» **Prompt**
Convert everything between the lines holding "What order should" and "the dark water surface <", inclusive, into a Markdown table with the columns Row and Entry Text, leaving out any blank lines.

» **Excerpted data**
START

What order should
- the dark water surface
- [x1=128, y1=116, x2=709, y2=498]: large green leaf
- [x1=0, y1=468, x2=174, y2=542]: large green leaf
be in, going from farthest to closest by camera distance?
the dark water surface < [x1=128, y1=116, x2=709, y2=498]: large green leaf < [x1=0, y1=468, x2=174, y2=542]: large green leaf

END
START

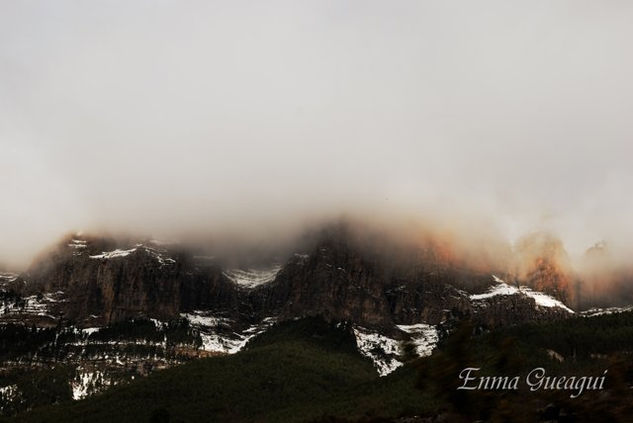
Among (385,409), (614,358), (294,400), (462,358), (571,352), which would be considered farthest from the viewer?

END
START

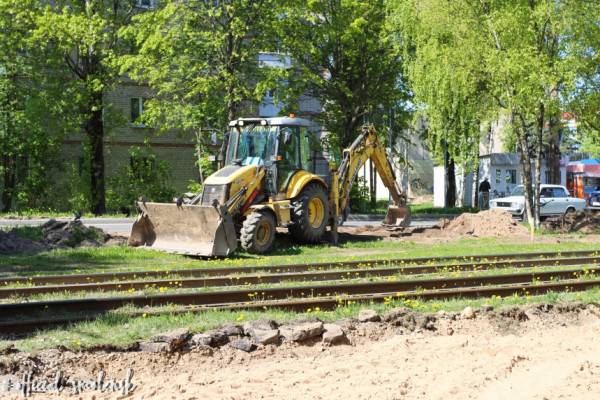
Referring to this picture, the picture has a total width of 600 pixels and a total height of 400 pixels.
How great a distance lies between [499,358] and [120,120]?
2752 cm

END

» **Result**
| Row | Entry Text |
|---|---|
| 1 | What order should |
| 2 | - the dark water surface |
| 3 | - [x1=128, y1=116, x2=709, y2=498]: large green leaf |
| 4 | - [x1=0, y1=468, x2=174, y2=542]: large green leaf |
| 5 | be in, going from farthest to closest by camera distance? |
| 6 | the dark water surface < [x1=128, y1=116, x2=709, y2=498]: large green leaf < [x1=0, y1=468, x2=174, y2=542]: large green leaf |